SOURCE INFORMATION:
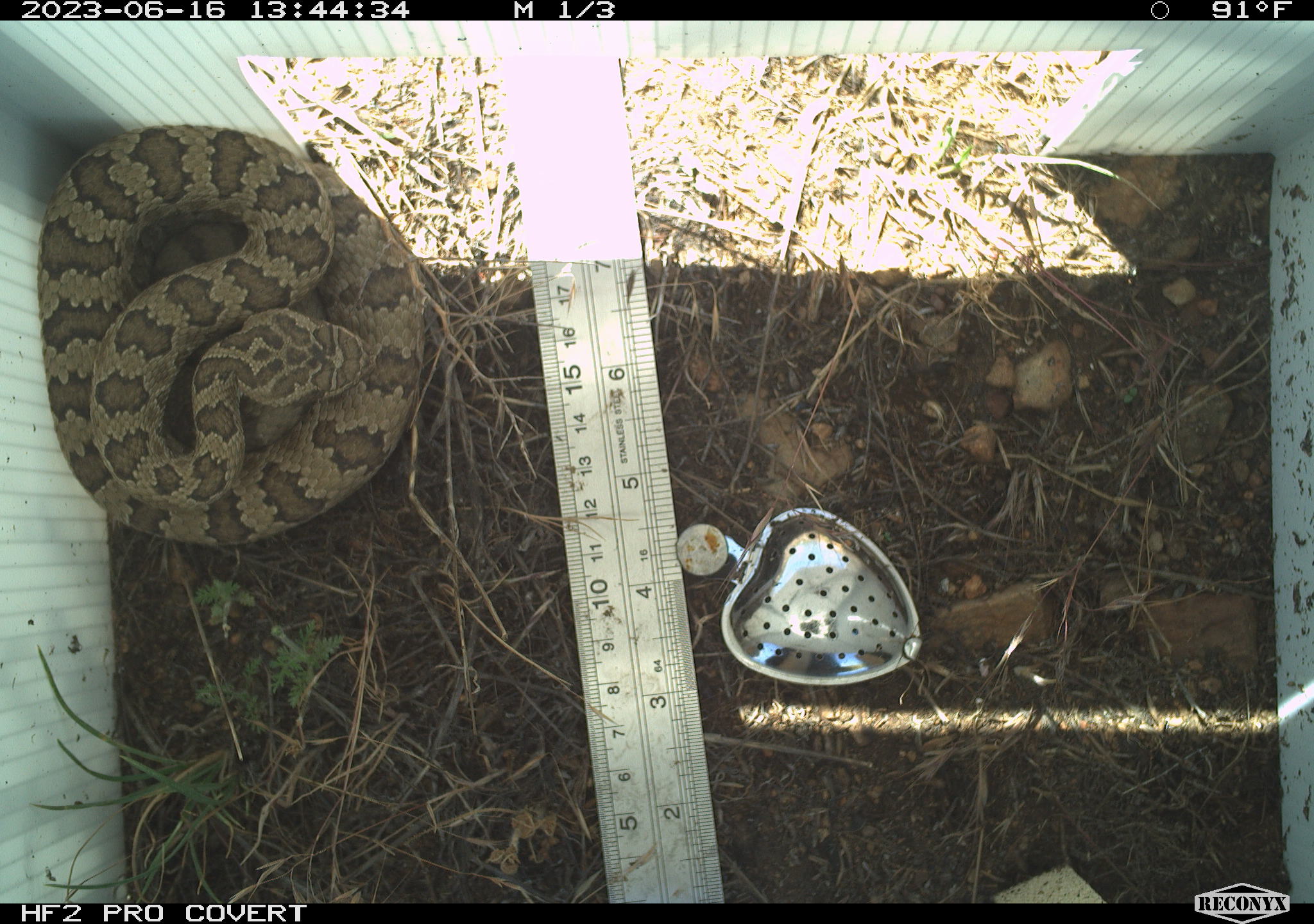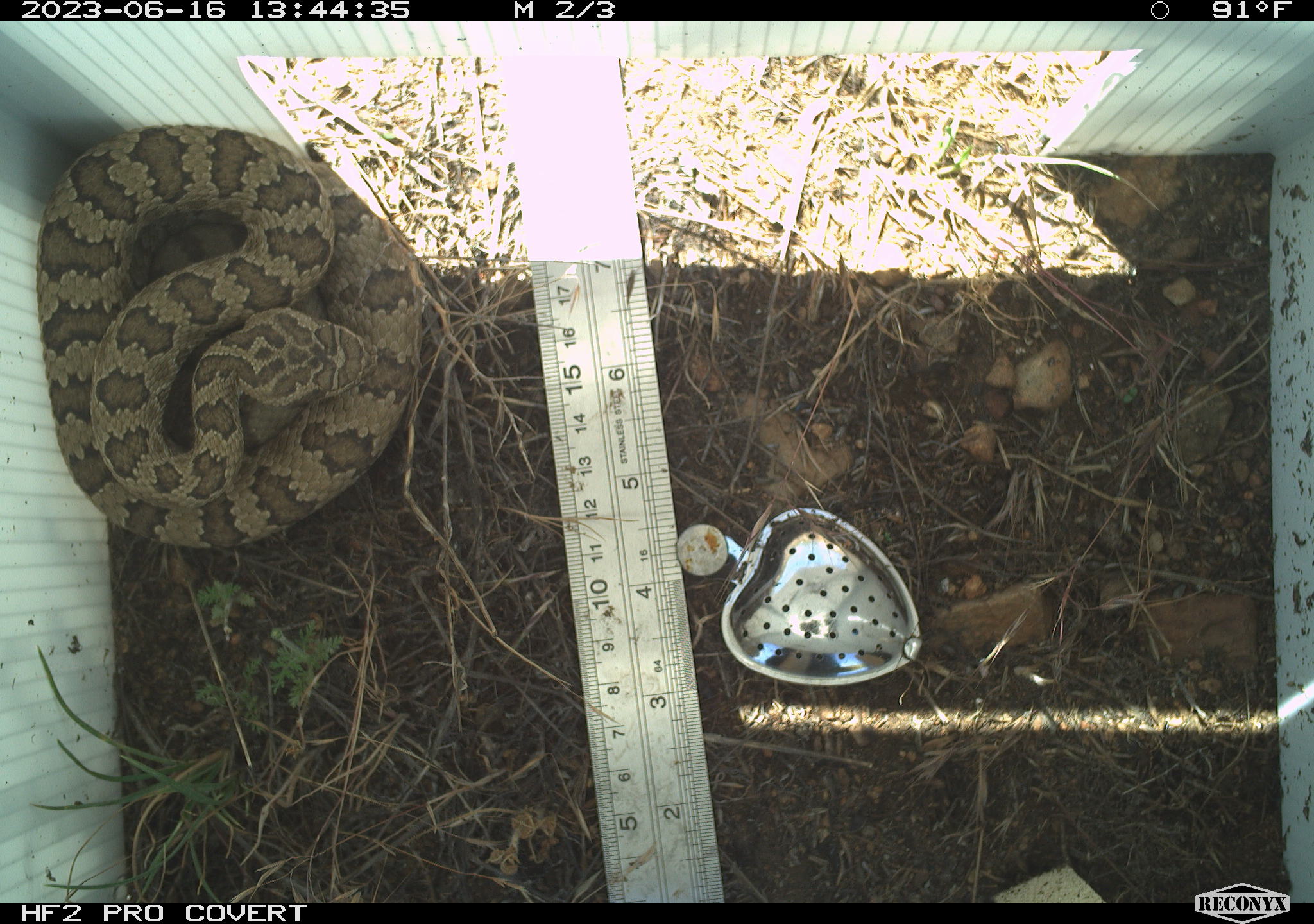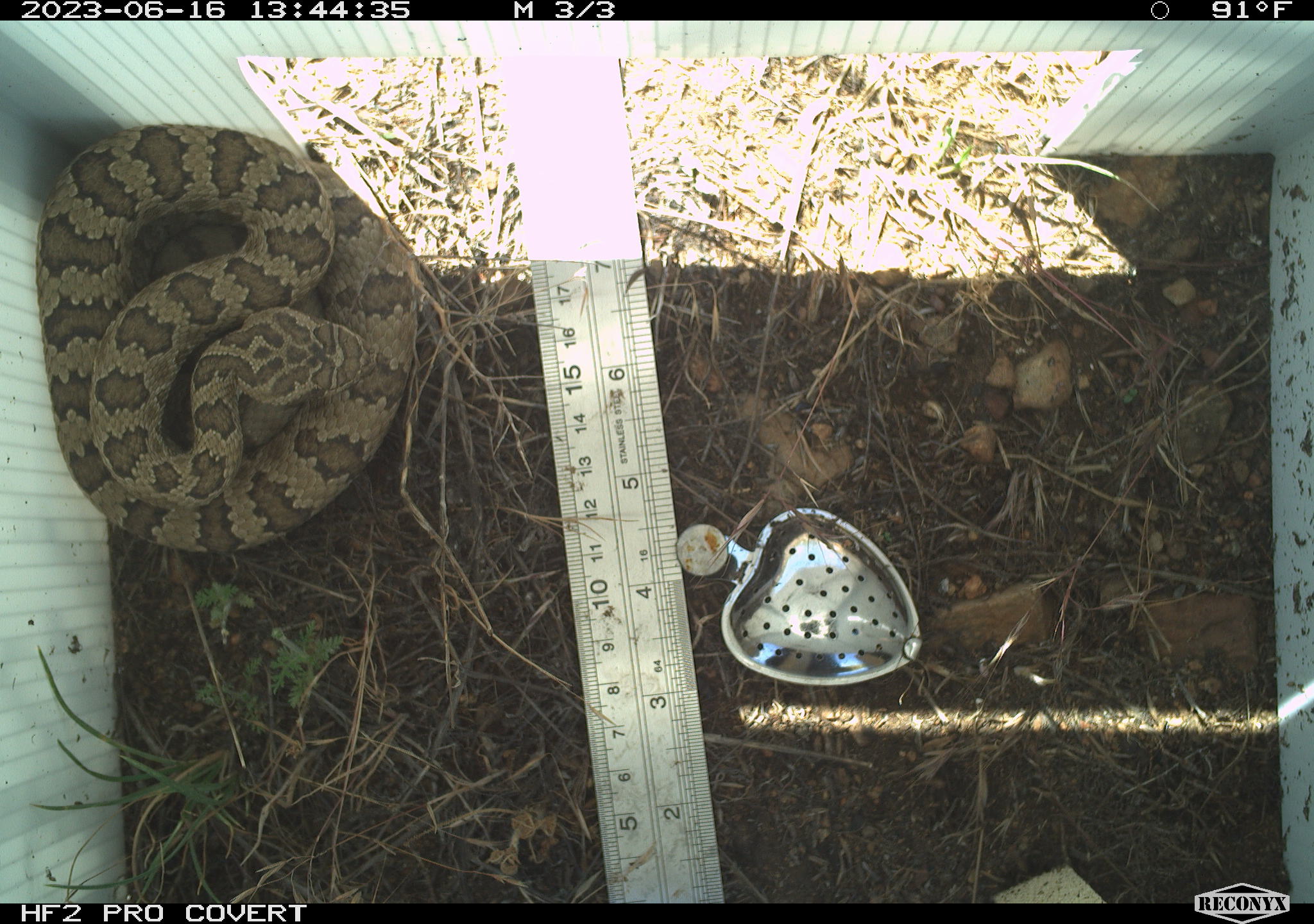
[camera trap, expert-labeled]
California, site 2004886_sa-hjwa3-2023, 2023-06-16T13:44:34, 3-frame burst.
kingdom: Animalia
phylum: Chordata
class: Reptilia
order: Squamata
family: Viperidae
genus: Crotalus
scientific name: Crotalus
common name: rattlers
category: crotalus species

REQUIRED ACTION: The answer should hold exactly the lines running from the one with "kingdom: Animalia" to the final line of the data, both ends counted.

RESPONSE TO THE TASK:
kingdom: Animalia
phylum: Chordata
class: Reptilia
order: Squamata
family: Viperidae
genus: Crotalus
scientific name: Crotalus
common name: rattlers
category: crotalus species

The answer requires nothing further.